* _INSTRUCTIONS FOR THE TASK_
From the entries below, copy exactly the lines from the one that contains "genus: Mazama" through the one that contains "family: Felidae", both included, and only those.
(DATA SUPPLIED Opens)
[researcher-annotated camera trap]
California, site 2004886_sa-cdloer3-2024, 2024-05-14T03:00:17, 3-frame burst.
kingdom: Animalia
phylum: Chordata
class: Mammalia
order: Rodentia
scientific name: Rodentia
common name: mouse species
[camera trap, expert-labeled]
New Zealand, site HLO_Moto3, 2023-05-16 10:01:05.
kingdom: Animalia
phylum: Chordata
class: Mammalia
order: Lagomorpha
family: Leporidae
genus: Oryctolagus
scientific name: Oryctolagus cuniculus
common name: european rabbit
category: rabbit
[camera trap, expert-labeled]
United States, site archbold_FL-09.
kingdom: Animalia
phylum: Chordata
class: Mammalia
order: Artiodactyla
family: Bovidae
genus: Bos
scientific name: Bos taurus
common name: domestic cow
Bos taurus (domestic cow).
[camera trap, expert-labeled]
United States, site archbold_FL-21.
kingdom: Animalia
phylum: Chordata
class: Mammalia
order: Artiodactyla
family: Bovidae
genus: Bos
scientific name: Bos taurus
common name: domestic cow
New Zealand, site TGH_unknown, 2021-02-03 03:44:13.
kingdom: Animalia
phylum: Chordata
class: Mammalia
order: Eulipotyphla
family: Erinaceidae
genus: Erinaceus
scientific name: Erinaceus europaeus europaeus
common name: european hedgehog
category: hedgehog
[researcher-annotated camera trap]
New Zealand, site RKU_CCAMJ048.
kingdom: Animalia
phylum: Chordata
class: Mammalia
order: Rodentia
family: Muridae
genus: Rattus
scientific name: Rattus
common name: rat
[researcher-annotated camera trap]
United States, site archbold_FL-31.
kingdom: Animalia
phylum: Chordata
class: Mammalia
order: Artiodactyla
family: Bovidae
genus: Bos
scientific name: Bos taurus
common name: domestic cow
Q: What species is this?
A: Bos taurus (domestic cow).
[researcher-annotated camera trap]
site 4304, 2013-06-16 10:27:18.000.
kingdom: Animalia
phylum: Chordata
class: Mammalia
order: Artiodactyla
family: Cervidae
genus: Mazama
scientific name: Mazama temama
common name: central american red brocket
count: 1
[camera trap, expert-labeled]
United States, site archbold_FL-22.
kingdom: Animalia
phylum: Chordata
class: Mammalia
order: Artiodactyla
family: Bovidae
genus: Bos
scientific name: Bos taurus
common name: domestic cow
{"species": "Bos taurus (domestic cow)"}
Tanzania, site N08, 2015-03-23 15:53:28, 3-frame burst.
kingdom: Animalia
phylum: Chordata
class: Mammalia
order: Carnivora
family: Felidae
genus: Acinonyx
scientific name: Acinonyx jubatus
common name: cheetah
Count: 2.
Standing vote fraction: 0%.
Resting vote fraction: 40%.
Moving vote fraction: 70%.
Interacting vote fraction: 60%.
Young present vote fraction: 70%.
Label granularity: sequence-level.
(DATA SUPPLIED Closes)
* _EXERCISE SOLUTION_
genus: Mazama
scientific name: Mazama temama
common name: central american red brocket
count: 1
[camera trap, expert-labeled]
United States, site archbold_FL-22.
kingdom: Animalia
phylum: Chordata
class: Mammalia
order: Artiodactyla
family: Bovidae
genus: Bos
scientific name: Bos taurus
common name: domestic cow
{"species": "Bos taurus (domestic cow)"}
Tanzania, site N08, 2015-03-23 15:53:28, 3-frame burst.
kingdom: Animalia
phylum: Chordata
class: Mammalia
order: Carnivora
family: Felidae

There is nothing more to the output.